### WHAT YOU WILL DO:
Retype every line from the one containing "Between the hilltop" down to the one containing "Answer: [63,100] < [63,61] < [23,108]", both included, with no changes.

[start]

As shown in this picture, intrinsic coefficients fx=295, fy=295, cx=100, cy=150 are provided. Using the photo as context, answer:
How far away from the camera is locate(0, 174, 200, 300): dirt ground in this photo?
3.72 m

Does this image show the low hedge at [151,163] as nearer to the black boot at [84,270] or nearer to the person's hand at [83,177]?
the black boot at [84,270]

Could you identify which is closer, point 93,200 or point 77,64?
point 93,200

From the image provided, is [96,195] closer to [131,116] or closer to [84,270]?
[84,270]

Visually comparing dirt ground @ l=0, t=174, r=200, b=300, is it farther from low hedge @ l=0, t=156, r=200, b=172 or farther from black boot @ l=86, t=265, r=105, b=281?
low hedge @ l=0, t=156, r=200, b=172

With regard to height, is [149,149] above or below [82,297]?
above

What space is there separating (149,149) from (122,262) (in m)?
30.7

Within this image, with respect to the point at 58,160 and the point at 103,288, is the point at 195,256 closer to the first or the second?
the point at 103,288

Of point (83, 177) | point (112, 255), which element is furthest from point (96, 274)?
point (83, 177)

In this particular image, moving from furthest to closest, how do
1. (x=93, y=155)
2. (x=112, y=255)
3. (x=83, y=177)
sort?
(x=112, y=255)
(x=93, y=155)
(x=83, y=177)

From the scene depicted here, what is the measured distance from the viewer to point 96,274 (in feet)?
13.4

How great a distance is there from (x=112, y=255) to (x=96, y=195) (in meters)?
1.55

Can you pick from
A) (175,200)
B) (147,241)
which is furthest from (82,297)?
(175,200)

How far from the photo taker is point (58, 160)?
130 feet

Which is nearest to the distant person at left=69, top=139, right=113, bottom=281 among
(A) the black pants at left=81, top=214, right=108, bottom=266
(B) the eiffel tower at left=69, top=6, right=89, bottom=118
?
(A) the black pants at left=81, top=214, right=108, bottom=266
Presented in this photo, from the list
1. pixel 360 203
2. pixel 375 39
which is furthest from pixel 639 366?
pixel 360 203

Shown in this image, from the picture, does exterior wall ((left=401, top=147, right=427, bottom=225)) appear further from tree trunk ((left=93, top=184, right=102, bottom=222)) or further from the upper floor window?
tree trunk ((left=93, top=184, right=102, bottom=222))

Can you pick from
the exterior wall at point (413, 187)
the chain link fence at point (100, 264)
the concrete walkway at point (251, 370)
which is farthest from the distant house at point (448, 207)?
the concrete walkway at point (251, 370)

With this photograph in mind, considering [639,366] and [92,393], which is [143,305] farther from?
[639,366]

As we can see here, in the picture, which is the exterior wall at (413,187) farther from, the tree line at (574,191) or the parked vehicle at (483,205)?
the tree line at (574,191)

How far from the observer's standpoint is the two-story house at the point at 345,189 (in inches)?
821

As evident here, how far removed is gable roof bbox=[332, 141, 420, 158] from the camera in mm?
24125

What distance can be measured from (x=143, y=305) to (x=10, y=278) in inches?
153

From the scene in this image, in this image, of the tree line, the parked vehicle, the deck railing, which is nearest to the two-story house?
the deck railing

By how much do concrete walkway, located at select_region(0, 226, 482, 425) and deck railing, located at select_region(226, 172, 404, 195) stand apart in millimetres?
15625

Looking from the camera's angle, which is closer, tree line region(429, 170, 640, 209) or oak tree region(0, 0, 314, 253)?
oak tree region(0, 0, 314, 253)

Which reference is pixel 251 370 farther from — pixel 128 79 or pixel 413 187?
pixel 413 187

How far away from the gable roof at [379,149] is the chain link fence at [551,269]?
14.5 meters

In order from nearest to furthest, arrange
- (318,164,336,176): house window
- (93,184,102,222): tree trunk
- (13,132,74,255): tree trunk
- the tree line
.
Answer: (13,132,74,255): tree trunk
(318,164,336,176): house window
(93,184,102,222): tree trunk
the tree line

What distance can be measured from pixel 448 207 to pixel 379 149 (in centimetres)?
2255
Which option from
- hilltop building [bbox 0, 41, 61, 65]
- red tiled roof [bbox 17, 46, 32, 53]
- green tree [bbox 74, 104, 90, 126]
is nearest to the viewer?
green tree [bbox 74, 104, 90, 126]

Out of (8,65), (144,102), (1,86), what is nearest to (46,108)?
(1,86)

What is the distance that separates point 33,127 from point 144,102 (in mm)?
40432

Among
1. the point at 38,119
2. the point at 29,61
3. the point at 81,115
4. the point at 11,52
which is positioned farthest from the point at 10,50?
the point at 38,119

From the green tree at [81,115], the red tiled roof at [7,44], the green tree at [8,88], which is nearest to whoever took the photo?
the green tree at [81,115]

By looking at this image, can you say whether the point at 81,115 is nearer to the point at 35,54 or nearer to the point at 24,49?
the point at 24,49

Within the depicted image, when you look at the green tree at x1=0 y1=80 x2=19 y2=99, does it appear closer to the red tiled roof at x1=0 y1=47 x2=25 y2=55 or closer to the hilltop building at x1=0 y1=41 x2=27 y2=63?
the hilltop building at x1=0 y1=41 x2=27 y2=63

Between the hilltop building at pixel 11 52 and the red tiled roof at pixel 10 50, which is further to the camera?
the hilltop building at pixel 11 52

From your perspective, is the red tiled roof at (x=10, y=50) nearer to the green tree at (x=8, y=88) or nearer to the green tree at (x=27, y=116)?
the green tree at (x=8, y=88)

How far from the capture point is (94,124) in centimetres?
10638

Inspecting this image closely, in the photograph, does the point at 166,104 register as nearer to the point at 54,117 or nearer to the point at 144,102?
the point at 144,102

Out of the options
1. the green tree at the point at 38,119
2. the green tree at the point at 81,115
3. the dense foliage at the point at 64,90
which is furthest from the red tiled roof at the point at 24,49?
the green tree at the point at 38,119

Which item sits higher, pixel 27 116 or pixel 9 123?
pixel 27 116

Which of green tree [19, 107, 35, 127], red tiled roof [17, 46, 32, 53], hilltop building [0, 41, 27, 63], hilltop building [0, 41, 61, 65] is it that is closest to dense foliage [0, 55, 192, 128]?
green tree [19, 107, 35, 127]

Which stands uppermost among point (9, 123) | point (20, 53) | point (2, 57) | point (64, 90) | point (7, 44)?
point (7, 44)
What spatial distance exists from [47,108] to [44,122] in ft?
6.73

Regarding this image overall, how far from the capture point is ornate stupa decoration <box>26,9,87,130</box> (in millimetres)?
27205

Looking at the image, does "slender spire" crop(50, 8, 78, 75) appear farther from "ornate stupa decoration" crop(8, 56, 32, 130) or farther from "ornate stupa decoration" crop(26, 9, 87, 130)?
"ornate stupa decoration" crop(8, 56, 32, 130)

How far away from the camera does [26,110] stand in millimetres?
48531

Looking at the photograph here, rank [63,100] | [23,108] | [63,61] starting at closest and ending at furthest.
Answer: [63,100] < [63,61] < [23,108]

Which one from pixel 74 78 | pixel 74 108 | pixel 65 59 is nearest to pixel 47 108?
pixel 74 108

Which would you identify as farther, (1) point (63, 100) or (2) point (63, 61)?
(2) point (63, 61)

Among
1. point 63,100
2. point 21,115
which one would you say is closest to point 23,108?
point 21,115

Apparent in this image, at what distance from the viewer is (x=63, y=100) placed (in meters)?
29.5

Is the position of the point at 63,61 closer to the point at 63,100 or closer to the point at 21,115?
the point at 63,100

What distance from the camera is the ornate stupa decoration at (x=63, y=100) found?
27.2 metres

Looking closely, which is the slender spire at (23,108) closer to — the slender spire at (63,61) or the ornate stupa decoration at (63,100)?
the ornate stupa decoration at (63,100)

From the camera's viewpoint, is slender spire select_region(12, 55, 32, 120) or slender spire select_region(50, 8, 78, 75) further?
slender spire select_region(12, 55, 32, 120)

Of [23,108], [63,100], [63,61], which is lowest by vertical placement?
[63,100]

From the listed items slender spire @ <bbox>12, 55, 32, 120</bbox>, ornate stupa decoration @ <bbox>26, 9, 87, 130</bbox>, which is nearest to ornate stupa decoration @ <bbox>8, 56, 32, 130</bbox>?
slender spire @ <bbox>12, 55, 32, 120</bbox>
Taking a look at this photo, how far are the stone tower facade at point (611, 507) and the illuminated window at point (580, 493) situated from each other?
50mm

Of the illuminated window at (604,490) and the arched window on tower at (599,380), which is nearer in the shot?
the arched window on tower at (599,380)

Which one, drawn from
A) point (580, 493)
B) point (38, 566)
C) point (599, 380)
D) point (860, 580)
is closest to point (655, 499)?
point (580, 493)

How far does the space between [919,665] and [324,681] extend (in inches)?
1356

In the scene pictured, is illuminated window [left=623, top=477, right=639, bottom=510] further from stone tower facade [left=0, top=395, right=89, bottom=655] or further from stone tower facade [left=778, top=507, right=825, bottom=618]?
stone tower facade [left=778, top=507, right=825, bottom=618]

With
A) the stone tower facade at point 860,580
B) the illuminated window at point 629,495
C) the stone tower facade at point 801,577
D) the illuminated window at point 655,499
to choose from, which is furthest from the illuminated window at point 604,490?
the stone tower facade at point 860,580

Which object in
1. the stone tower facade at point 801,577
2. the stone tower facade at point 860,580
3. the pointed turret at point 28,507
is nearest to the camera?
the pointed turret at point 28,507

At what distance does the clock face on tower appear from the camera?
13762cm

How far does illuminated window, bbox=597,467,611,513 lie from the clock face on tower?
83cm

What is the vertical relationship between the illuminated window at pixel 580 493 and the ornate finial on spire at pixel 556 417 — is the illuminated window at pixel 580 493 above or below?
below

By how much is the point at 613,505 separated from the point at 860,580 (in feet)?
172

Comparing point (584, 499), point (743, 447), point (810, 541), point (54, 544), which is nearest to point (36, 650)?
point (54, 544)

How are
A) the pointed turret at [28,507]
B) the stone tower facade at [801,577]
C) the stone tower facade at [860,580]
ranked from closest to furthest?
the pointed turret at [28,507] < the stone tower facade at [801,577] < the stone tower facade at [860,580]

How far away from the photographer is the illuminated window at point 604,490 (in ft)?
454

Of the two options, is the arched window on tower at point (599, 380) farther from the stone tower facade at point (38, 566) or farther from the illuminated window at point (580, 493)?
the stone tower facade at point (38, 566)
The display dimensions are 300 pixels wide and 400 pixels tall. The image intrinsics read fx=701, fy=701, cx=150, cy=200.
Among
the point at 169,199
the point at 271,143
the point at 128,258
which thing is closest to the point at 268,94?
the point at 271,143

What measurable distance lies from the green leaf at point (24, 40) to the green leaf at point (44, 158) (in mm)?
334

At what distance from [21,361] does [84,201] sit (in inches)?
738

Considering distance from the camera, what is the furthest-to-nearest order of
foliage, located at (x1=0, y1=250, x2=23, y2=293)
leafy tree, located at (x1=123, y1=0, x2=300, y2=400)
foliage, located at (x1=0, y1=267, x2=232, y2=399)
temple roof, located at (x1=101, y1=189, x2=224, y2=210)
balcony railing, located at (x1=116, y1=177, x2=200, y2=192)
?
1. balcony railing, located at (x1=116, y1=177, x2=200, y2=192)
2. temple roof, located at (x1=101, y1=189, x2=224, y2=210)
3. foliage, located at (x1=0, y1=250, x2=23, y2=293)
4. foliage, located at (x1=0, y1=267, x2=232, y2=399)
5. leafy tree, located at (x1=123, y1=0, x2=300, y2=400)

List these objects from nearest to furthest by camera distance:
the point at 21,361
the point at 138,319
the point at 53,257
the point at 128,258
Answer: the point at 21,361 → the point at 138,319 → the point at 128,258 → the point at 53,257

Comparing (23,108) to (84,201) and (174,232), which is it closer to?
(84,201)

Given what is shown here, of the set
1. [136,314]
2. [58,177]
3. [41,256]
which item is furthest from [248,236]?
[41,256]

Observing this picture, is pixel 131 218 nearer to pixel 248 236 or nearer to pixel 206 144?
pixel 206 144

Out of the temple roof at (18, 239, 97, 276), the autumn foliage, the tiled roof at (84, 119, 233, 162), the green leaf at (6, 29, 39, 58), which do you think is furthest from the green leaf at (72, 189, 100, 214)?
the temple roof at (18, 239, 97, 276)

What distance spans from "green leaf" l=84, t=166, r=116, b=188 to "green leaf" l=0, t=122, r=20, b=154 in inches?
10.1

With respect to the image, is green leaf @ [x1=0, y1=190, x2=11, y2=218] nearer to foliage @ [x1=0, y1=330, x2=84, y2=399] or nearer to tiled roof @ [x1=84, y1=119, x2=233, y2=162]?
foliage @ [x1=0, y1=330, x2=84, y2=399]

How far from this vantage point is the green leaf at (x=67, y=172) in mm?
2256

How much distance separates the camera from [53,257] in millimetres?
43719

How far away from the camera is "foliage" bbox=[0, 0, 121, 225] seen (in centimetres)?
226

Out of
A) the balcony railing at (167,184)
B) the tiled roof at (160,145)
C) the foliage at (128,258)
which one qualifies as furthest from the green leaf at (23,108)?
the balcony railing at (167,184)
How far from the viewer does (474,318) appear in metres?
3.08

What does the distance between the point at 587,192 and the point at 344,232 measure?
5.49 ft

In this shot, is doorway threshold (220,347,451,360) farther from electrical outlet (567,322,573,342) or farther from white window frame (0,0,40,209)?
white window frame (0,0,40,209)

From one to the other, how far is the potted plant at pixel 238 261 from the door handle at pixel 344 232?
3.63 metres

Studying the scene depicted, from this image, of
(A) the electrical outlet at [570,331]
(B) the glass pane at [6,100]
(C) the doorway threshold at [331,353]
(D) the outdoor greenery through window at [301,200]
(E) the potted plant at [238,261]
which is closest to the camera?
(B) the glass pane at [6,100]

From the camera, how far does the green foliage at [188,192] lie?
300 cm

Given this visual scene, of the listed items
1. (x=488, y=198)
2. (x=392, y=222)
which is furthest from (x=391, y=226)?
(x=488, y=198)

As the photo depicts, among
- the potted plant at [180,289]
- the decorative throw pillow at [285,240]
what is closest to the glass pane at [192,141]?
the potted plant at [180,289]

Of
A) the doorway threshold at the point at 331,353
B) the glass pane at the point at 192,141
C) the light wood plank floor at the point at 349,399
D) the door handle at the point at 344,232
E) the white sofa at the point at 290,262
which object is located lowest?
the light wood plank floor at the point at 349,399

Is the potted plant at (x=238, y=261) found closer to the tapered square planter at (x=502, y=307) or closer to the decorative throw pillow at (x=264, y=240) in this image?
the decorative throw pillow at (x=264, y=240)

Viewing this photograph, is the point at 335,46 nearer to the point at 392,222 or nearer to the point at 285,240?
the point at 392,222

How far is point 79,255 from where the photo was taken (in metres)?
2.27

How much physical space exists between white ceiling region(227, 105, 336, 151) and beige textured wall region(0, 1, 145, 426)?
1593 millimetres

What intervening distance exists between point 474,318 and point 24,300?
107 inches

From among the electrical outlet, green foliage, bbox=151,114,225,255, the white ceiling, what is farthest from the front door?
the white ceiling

[end]

### TASK SOLUTION:
Between the hilltop building at pixel 11 52 and the red tiled roof at pixel 10 50, which is further to the camera?
the hilltop building at pixel 11 52

From your perspective, is the red tiled roof at (x=10, y=50) nearer to the green tree at (x=8, y=88) or nearer to the green tree at (x=27, y=116)?
the green tree at (x=8, y=88)

How far from the capture point is (94,124) in centimetres?
10638

Inspecting this image closely, in the photograph, does the point at 166,104 register as nearer to the point at 54,117 or nearer to the point at 144,102?
the point at 144,102

Out of the options
1. the green tree at the point at 38,119
2. the green tree at the point at 81,115
3. the dense foliage at the point at 64,90
which is furthest from the red tiled roof at the point at 24,49?
the green tree at the point at 38,119

Which item sits higher, pixel 27 116 or pixel 9 123?
pixel 27 116

Which of green tree [19, 107, 35, 127], red tiled roof [17, 46, 32, 53], hilltop building [0, 41, 27, 63], hilltop building [0, 41, 61, 65] is it that is closest to dense foliage [0, 55, 192, 128]?
green tree [19, 107, 35, 127]

Which stands uppermost among point (9, 123) | point (20, 53) | point (2, 57) | point (64, 90) | point (7, 44)?
point (7, 44)
What spatial distance exists from [47,108] to [44,122] in ft?
6.73

Regarding this image overall, how far from the capture point is ornate stupa decoration <box>26,9,87,130</box> (in millimetres)?
27205

Looking at the image, does "slender spire" crop(50, 8, 78, 75) appear farther from "ornate stupa decoration" crop(8, 56, 32, 130) or farther from "ornate stupa decoration" crop(26, 9, 87, 130)?
"ornate stupa decoration" crop(8, 56, 32, 130)

How far away from the camera does [26,110] stand in millimetres?
48531

Looking at the photograph here, rank [63,100] | [23,108] | [63,61] starting at closest and ending at furthest.
Answer: [63,100] < [63,61] < [23,108]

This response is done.